Les contrats à terme sur l'or du COMEX ont testé le support à 4 702 $ l'once mardi après que l'indice des prix à la consommation (IPC) américain pour avril a été plus élevé que prévu à 3,8 %, tempérant les espoirs d'une baisse imminente des taux d'intérêt de la part de la Réserve fédérale.
« L'impact immédiat de cette forte hausse de l'inflation est qu'elle exclut de fait toute possibilité de baisse des taux à court terme », a déclaré Debopam Chaudhuri, économiste en chef chez Piramal Finance. « Il n'est pas économiquement rationnel pour la Réserve fédérale de commencer à réduire les taux alors que l'inflation reste aussi élevée. »
Le rapport du département du Travail a montré que l'augmentation annuelle de 3,8 % de l'IPC a dépassé l'estimation consensuelle de 3,7 %. L'IPC sous-jacent, qui exclut l'alimentation et l'énergie, a également augmenté de 2,8 % sur un an, au-dessus des 2,7 % attendus. Les données ont immédiatement affecté les prévisions de taux, les marchés de prédiction montrant que la probabilité d'une baisse des taux de la Fed d'ici sa réunion de juin 2026 est tombée à seulement 2,3 %, contre 3,0 % la veille, selon les données de Kalshi.

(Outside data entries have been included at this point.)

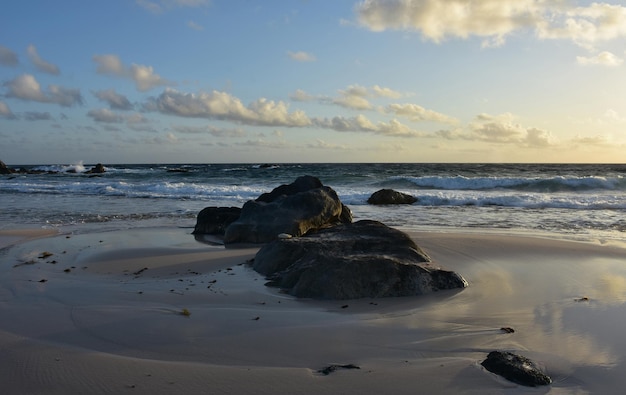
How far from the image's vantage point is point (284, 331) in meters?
3.95

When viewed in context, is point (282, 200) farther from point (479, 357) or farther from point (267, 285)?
point (479, 357)

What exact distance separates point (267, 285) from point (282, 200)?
3.85 m

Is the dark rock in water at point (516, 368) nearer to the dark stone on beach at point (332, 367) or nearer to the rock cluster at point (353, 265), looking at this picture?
the dark stone on beach at point (332, 367)

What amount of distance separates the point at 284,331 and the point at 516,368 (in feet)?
5.75

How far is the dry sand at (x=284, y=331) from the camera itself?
2990mm

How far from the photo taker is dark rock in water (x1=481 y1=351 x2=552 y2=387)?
9.74 ft

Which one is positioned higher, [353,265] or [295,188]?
[295,188]

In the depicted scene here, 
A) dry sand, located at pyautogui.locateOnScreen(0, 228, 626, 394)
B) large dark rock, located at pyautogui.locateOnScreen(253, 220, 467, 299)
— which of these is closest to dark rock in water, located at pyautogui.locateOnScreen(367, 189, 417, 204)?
dry sand, located at pyautogui.locateOnScreen(0, 228, 626, 394)

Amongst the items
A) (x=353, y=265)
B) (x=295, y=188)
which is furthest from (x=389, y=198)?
(x=353, y=265)

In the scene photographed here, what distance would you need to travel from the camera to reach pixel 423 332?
3.93 metres

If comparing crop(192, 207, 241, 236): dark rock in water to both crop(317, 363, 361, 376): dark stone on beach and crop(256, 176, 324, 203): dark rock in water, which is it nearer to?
crop(256, 176, 324, 203): dark rock in water

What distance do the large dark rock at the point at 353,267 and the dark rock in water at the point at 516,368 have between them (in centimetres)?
184

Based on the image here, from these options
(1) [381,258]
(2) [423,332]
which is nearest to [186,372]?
(2) [423,332]

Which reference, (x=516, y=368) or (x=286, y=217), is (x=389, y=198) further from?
(x=516, y=368)
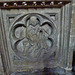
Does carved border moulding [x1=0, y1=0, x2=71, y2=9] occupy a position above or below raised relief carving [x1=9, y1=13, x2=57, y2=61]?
above

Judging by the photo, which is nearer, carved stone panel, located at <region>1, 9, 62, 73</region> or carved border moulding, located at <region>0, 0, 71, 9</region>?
carved border moulding, located at <region>0, 0, 71, 9</region>

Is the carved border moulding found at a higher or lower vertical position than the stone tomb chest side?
higher

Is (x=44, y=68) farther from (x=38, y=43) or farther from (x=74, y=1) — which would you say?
(x=74, y=1)

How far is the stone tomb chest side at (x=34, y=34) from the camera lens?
114 centimetres

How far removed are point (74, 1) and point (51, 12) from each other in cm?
22

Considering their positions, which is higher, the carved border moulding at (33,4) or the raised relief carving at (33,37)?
the carved border moulding at (33,4)

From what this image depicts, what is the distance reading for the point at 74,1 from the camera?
1.06 meters

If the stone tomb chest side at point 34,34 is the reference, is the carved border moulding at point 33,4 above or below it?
above

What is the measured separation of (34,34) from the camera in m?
1.26

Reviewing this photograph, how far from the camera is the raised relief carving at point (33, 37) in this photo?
3.95 ft

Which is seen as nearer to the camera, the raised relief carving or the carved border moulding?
the carved border moulding

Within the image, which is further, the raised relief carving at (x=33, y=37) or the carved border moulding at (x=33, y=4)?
the raised relief carving at (x=33, y=37)

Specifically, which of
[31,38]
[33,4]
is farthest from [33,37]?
[33,4]

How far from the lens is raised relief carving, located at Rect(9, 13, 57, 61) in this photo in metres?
1.20
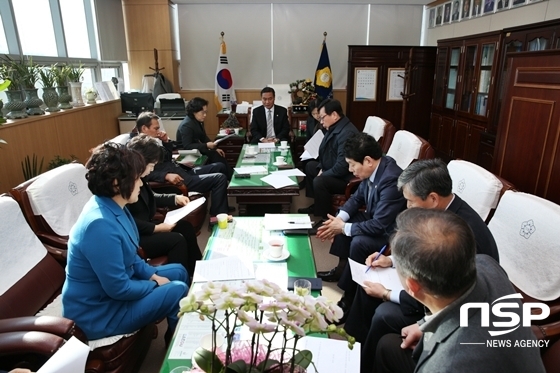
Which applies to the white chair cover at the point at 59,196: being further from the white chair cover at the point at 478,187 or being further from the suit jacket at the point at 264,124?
the suit jacket at the point at 264,124

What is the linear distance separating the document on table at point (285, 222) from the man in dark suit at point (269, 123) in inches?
97.4

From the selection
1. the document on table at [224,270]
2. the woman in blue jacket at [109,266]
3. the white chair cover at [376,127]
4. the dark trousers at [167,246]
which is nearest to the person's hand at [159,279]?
the woman in blue jacket at [109,266]

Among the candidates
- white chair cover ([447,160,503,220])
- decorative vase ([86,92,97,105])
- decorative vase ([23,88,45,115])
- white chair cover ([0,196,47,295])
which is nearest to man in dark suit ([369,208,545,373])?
white chair cover ([447,160,503,220])

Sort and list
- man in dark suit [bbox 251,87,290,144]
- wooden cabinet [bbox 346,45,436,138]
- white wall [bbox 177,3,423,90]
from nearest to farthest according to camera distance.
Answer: man in dark suit [bbox 251,87,290,144]
wooden cabinet [bbox 346,45,436,138]
white wall [bbox 177,3,423,90]

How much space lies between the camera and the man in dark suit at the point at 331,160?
3.32m

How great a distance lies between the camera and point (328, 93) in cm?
613

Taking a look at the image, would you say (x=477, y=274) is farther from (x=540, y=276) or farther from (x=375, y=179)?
(x=375, y=179)

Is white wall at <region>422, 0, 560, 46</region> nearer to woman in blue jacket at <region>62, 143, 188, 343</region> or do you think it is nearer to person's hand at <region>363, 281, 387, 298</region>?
person's hand at <region>363, 281, 387, 298</region>

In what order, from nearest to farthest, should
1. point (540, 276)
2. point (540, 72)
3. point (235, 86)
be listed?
point (540, 276)
point (540, 72)
point (235, 86)

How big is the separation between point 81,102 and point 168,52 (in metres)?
2.33

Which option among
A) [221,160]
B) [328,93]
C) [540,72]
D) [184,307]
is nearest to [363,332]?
[184,307]

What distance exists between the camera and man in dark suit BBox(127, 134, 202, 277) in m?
2.21

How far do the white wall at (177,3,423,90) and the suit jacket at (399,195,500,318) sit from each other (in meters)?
5.32

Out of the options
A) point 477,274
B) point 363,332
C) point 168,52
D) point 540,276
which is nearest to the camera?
point 477,274
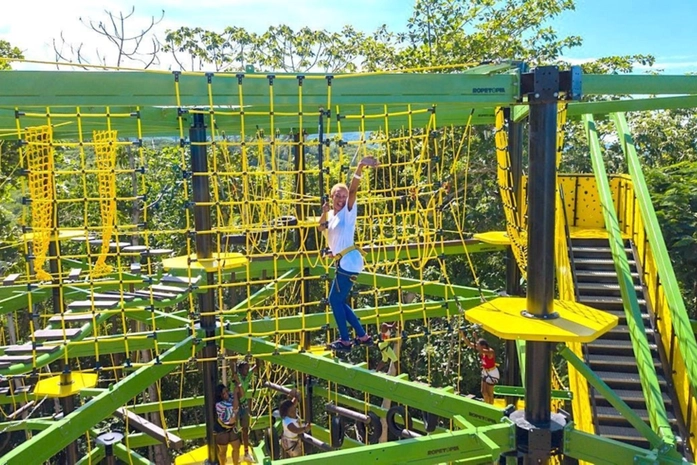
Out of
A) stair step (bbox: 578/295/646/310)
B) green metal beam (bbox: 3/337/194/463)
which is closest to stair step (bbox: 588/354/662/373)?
stair step (bbox: 578/295/646/310)

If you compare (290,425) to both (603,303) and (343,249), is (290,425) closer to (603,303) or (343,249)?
(343,249)

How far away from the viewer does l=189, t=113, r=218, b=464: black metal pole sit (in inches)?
180

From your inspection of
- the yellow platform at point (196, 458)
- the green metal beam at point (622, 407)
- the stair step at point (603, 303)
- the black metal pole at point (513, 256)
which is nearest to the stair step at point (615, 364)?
the stair step at point (603, 303)

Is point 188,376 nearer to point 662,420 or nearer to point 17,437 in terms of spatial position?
point 17,437

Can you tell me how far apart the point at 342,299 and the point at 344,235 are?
18.2 inches

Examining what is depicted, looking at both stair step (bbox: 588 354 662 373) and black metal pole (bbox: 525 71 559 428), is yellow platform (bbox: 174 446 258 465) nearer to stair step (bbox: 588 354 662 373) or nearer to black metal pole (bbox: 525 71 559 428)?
black metal pole (bbox: 525 71 559 428)

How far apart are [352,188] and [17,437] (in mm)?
12680

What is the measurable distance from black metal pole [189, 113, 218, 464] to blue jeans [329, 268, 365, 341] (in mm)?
885

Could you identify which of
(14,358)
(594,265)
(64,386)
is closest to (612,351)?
→ (594,265)

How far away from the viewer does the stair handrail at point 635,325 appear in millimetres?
4043

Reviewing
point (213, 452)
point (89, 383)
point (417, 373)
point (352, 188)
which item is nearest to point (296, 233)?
point (417, 373)

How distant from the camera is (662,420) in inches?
157

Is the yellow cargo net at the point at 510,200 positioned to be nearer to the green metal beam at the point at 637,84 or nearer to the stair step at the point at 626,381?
the stair step at the point at 626,381

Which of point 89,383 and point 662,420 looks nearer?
point 662,420
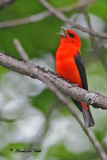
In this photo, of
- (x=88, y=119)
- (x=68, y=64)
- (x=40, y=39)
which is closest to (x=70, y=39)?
(x=40, y=39)

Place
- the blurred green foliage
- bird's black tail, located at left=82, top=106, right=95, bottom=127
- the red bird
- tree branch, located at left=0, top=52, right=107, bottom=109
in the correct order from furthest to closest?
1. the blurred green foliage
2. the red bird
3. bird's black tail, located at left=82, top=106, right=95, bottom=127
4. tree branch, located at left=0, top=52, right=107, bottom=109

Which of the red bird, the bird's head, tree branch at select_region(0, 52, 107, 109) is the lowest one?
tree branch at select_region(0, 52, 107, 109)

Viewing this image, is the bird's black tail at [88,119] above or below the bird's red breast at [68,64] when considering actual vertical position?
below

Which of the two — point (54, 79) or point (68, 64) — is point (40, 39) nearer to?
point (68, 64)

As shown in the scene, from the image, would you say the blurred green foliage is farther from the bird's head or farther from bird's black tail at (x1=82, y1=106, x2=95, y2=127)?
bird's black tail at (x1=82, y1=106, x2=95, y2=127)

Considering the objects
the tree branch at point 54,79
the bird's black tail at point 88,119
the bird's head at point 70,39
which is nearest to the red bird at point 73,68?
the bird's black tail at point 88,119

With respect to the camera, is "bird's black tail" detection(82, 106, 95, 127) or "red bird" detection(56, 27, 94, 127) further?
"red bird" detection(56, 27, 94, 127)

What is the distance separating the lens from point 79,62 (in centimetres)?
653

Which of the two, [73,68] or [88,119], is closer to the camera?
[88,119]

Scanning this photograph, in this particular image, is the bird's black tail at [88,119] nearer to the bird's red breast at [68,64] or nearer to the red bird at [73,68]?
the red bird at [73,68]

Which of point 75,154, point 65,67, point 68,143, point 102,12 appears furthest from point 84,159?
point 102,12

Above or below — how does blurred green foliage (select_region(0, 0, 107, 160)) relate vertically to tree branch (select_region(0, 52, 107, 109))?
above

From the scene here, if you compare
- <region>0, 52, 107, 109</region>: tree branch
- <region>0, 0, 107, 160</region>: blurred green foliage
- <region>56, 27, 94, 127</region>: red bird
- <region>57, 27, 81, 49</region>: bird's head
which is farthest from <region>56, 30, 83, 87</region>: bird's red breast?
<region>0, 52, 107, 109</region>: tree branch

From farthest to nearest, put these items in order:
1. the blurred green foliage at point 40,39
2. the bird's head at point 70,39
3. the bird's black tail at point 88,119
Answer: the bird's head at point 70,39
the blurred green foliage at point 40,39
the bird's black tail at point 88,119
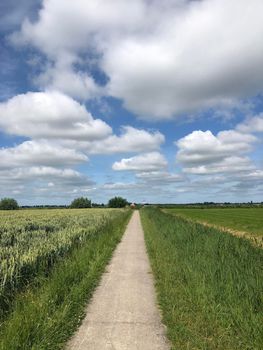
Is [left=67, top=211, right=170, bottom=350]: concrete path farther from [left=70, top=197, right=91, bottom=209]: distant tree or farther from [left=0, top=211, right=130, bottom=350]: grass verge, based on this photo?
[left=70, top=197, right=91, bottom=209]: distant tree

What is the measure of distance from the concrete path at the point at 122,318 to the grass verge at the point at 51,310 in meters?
0.27

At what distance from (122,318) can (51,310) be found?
60.6 inches

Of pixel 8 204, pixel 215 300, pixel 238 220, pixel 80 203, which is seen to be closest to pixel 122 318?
pixel 215 300

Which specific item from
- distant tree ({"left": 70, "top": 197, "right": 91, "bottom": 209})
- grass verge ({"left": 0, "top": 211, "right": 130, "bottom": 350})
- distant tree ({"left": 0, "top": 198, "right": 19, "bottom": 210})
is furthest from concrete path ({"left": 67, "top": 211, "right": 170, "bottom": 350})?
distant tree ({"left": 70, "top": 197, "right": 91, "bottom": 209})

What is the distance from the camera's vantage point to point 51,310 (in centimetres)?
825

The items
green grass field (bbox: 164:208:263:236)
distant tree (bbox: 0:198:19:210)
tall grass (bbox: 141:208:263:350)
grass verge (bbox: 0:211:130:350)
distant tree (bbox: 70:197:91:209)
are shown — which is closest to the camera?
grass verge (bbox: 0:211:130:350)

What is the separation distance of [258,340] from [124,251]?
49.4 ft

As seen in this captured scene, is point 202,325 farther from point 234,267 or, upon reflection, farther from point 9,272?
point 9,272

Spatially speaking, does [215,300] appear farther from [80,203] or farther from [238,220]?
[80,203]

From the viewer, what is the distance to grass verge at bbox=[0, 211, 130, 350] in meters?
6.56

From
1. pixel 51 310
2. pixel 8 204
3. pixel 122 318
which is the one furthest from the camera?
pixel 8 204

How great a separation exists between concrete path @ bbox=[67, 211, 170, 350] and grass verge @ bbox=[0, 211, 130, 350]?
0.27 meters

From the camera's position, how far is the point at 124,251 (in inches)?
829

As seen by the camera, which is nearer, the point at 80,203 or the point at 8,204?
the point at 8,204
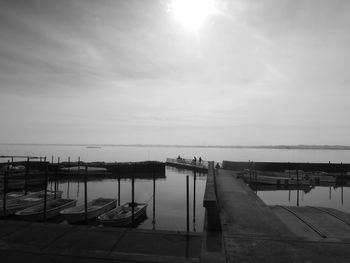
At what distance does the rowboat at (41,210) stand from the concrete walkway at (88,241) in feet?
26.4

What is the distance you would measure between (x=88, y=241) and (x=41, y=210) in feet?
40.5

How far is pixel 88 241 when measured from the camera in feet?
38.9

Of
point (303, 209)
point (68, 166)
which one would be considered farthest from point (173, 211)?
point (68, 166)

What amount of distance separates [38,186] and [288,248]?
42288 mm

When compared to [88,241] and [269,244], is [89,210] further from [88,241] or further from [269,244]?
[269,244]

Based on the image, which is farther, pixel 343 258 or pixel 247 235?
pixel 247 235

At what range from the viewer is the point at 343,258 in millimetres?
7172

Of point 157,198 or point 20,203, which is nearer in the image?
point 20,203

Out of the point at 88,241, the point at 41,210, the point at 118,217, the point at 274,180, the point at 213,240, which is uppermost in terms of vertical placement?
the point at 213,240

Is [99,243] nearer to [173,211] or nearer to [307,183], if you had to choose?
[173,211]

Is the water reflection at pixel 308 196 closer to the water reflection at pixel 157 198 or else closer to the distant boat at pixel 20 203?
the water reflection at pixel 157 198

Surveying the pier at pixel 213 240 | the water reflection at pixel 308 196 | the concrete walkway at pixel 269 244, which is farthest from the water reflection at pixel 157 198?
the water reflection at pixel 308 196

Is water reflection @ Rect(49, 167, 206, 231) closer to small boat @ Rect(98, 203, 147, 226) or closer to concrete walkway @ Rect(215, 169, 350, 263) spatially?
small boat @ Rect(98, 203, 147, 226)

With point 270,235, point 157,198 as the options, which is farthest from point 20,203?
point 270,235
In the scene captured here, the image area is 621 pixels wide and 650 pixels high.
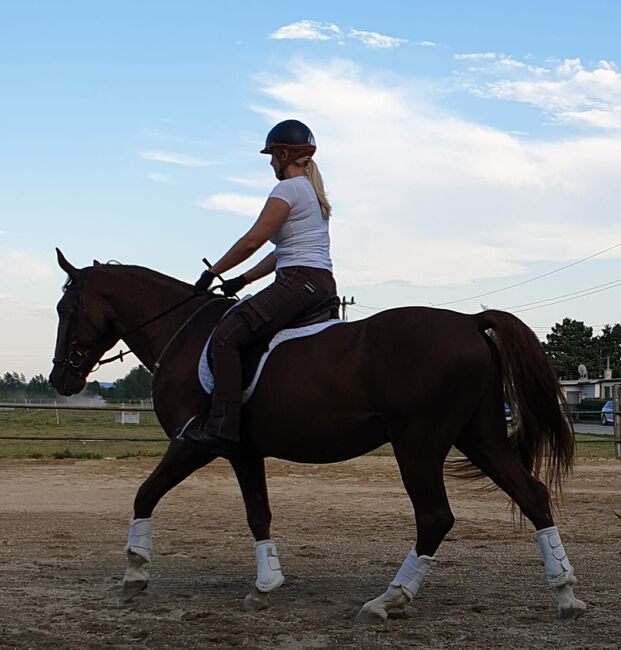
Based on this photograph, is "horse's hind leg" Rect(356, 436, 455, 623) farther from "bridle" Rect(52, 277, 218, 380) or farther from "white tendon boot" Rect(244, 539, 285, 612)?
"bridle" Rect(52, 277, 218, 380)

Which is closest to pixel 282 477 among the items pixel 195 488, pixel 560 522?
pixel 195 488

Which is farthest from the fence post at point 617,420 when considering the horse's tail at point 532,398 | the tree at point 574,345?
the tree at point 574,345

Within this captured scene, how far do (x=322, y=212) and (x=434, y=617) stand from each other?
2401 millimetres

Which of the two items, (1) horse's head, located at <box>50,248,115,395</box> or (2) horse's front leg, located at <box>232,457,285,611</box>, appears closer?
(2) horse's front leg, located at <box>232,457,285,611</box>

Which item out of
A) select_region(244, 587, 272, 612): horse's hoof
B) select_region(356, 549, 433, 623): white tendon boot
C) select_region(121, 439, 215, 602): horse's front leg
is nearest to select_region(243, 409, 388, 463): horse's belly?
select_region(121, 439, 215, 602): horse's front leg

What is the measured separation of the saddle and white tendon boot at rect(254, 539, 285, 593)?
1.03 metres

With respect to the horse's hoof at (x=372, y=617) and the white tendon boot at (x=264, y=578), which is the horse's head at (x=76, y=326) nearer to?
the white tendon boot at (x=264, y=578)

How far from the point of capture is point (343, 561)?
20.7 feet

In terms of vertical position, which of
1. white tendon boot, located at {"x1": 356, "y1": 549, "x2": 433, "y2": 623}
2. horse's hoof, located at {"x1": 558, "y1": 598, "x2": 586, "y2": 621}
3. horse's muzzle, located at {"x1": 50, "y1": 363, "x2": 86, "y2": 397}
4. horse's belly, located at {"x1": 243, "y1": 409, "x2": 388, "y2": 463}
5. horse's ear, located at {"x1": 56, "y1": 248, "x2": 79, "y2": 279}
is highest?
horse's ear, located at {"x1": 56, "y1": 248, "x2": 79, "y2": 279}

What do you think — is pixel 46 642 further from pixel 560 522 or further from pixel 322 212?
pixel 560 522

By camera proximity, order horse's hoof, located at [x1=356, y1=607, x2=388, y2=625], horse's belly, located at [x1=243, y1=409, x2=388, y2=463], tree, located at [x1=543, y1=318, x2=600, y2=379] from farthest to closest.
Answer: tree, located at [x1=543, y1=318, x2=600, y2=379]
horse's belly, located at [x1=243, y1=409, x2=388, y2=463]
horse's hoof, located at [x1=356, y1=607, x2=388, y2=625]

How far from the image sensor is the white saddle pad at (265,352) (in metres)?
4.89

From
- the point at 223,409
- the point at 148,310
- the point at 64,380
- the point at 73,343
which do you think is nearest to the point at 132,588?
the point at 223,409

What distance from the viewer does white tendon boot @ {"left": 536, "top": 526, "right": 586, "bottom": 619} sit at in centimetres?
451
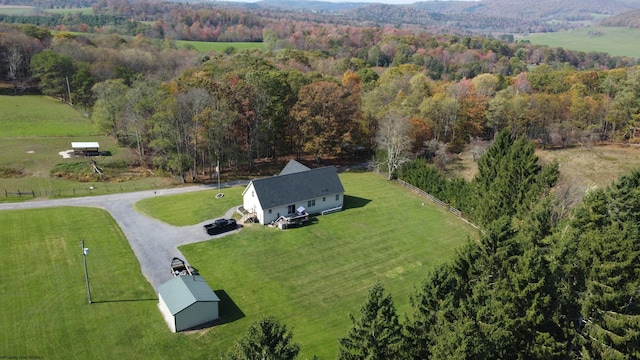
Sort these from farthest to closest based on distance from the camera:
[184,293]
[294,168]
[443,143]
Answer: [443,143]
[294,168]
[184,293]

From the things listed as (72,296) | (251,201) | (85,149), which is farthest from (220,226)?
(85,149)

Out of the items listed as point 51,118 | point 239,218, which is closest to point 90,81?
point 51,118

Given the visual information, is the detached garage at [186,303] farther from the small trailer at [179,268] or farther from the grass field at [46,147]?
the grass field at [46,147]

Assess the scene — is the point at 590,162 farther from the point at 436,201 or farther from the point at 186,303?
the point at 186,303

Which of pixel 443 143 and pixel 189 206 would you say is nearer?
pixel 189 206

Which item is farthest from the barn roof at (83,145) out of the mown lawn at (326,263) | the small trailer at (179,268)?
the small trailer at (179,268)

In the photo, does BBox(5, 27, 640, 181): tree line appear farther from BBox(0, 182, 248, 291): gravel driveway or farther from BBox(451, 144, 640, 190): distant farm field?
BBox(0, 182, 248, 291): gravel driveway

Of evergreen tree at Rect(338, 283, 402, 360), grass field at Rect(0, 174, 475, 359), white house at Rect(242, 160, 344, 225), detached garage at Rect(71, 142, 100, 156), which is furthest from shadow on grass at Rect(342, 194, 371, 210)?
detached garage at Rect(71, 142, 100, 156)
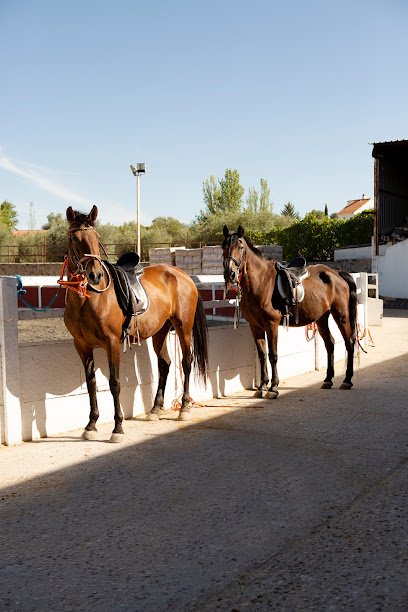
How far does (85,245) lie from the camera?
219 inches

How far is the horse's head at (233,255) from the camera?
24.5 feet

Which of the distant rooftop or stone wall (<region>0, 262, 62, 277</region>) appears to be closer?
stone wall (<region>0, 262, 62, 277</region>)

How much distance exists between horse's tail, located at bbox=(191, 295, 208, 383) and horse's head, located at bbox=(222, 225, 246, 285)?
50 cm

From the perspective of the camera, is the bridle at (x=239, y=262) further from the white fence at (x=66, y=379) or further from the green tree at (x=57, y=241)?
the green tree at (x=57, y=241)

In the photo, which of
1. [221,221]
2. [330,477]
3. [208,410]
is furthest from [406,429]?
[221,221]

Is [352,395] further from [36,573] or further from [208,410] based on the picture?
[36,573]

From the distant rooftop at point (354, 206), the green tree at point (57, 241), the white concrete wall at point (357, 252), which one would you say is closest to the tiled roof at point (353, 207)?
the distant rooftop at point (354, 206)

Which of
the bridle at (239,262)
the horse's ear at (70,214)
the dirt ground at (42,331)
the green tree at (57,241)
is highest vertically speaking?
the green tree at (57,241)

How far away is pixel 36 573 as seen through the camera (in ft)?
10.5

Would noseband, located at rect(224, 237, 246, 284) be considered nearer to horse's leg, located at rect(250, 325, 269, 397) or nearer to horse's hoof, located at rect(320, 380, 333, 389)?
horse's leg, located at rect(250, 325, 269, 397)

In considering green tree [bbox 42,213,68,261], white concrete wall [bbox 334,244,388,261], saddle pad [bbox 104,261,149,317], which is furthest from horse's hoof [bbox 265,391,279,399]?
green tree [bbox 42,213,68,261]

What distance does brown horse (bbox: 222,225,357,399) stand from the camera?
7.68 metres

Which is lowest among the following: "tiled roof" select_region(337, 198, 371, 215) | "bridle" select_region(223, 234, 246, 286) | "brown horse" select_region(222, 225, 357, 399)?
"brown horse" select_region(222, 225, 357, 399)

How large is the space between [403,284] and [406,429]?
24.3 meters
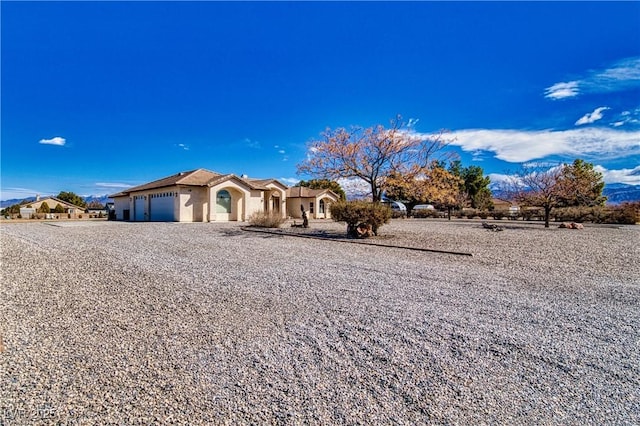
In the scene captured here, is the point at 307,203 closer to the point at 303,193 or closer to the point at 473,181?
the point at 303,193

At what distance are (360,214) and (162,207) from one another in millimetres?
20907

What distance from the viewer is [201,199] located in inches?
1063

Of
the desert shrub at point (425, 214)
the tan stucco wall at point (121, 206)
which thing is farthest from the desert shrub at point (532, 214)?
→ the tan stucco wall at point (121, 206)

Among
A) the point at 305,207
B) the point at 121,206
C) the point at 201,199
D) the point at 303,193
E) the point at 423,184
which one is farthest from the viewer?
the point at 303,193

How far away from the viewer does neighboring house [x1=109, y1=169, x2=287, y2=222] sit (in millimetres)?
26188

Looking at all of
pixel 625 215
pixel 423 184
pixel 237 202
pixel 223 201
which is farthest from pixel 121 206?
pixel 625 215

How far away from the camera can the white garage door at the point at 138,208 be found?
31.7 meters

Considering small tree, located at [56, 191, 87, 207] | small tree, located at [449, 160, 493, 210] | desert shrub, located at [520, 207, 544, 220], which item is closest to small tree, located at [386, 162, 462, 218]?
desert shrub, located at [520, 207, 544, 220]

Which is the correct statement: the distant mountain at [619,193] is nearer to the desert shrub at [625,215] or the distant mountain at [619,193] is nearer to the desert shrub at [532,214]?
the desert shrub at [532,214]

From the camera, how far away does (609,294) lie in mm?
5727

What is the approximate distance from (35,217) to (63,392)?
48.7 meters

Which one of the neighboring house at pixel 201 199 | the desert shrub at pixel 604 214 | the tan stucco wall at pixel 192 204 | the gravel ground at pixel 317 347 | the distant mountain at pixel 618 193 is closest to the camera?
the gravel ground at pixel 317 347

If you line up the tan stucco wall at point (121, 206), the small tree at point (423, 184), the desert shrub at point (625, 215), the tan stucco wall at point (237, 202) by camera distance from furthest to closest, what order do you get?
the tan stucco wall at point (121, 206) → the tan stucco wall at point (237, 202) → the desert shrub at point (625, 215) → the small tree at point (423, 184)

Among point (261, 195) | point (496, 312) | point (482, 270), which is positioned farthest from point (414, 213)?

L'inflation persistante, qui reste bien au-dessus de l'objectif de 2 % de la Fed, place la banque centrale dans une position difficile car elle doit équilibrer la stabilité des prix avec les risques de ralentissement de la croissance économique. Bien qu'une hausse des taux ne soit pas le scénario de base, les économistes suggèrent qu'une pause prolongée est la voie la plus probable pour le reste de l'année, les prochaines réunions du FOMC étant cruciales pour l'orientation future.
Les tensions géopolitiques et les prix du pétrole compliquent la voie de la Fed
Le tableau de l'inflation est encore compliqué par des chocs d'offre externes, principalement dus aux prix élevés de l'énergie. Le conflit en cours au Moyen-Orient impliquant une coalition soutenue par les États-Unis et l'Iran a perturbé les approvisionnements en pétrole, poussant les prix du brut Brent au-dessus de 110 $ le baril, selon les rapports du marché. Cette flambée des coûts énergétiques a été l'un des principaux moteurs de l'inflation globale.
« Ce qu'ils surveillent de près, c'est la trajectoire des prix du pétrole », a déclaré Madhavi Arora, économiste en chef chez Emkay Global Financial Services. « Si les prix du pétrole continuent de rester élevés pendant une période prolongée, les banques centrales pourraient devoir maintenir une position restrictive plus longtemps que prévu. »
Alors que les prix de l'or ont réagi négativement à la perspective de taux d'intérêt élevés plus longtemps, les prix de l'argent ont montré de la force, franchissant les 86 $ l'once. Cette divergence peut refléter le double rôle de l'argent en tant que métal monétaire et industriel, trouvant potentiellement une demande dans des secteurs moins sensibles aux fluctuations des taux d'intérêt.